La scuola ideale del Brunori deve collocarsi all’aperto, possibilmente a contatto con la campagna, dove si possa curare sia la mente che il fisico: “mens sana in corpore sano”, insomma. Dovrebbe essere aperta al mondo esterno, ospitare persone, organizzare incontri, assemblee, conferenze, rappresentazioni teatrali, dibattiti pubblici, feste, viaggi di istruzione. I ragazzi dovrebbero farsi redattori poi di un giornalino settimanale, che potrebbe servire di stimolo per loro a scrivere bene e correttamente.
Una cosa importante è l’educazione “al bene”: il ragazzo deve imparare a “vincere se stesso”, cioè i propri istinti egocentrici ed egoistici. Questo, osserva, si apprende da fanciulli e se la voce del bene si impara a quell’età “risuona poi anche nella solitudine della vecchiaia”. Le novità pedagogiche del Brunori non si fermano qui, ma riguardano anche l’insegnamento della grammatica, che non dovrebbe essere mnemonico e ripetitivo, ma basato sull’esercizio e l’ascolto del “parlar bene” e sulla lettura di autori di letteratura.

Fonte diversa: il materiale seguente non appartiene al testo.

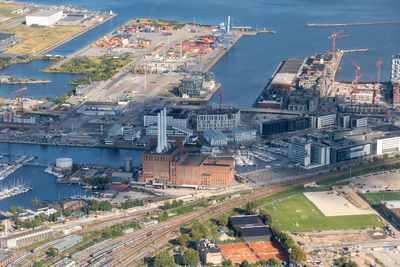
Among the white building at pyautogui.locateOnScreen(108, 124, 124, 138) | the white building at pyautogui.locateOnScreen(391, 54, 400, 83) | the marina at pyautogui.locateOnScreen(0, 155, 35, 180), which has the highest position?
the white building at pyautogui.locateOnScreen(391, 54, 400, 83)

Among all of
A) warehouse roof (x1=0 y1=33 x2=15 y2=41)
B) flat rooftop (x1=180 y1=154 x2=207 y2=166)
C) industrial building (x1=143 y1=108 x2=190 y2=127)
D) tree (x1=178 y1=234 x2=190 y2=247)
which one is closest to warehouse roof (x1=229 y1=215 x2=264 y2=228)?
tree (x1=178 y1=234 x2=190 y2=247)

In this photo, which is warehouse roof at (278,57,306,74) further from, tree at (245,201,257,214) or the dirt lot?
tree at (245,201,257,214)

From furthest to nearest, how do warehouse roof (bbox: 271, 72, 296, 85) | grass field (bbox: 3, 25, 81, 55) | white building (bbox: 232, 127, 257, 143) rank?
grass field (bbox: 3, 25, 81, 55) < warehouse roof (bbox: 271, 72, 296, 85) < white building (bbox: 232, 127, 257, 143)

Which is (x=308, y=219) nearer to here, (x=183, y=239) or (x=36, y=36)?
(x=183, y=239)

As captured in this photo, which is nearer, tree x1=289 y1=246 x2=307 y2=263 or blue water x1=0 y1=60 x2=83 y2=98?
tree x1=289 y1=246 x2=307 y2=263

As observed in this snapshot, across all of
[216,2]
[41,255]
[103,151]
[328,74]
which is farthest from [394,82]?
[216,2]

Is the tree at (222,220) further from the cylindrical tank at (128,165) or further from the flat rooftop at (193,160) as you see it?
the cylindrical tank at (128,165)

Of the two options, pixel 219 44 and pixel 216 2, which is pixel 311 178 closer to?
pixel 219 44
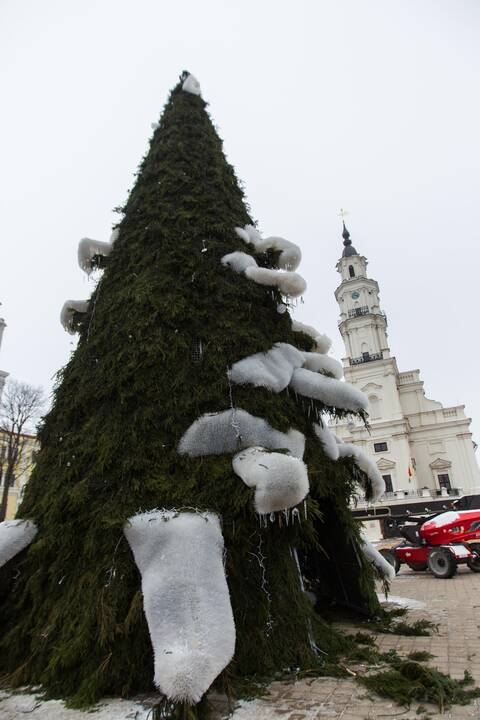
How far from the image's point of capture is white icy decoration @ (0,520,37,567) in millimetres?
4035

Ma, cosa più importante di tutte, il Brunori sogna una scuola per tutti, non solo per i più avvantaggiati dalla condizione sociale, quando scrive: “Nessuno deve essere escluso dal sapere”, perché chi non conosce la lingua, il calcolo, il disegno ecc. “è un uomo mozzo e imperfetto”. Tante idee premonitrici di quelle che pedagogisti di ben più grande fama avrebbero poi lanciato e sostenuto nei decenni a venire. Tutto questo nella nostra piccola Poggibonsi.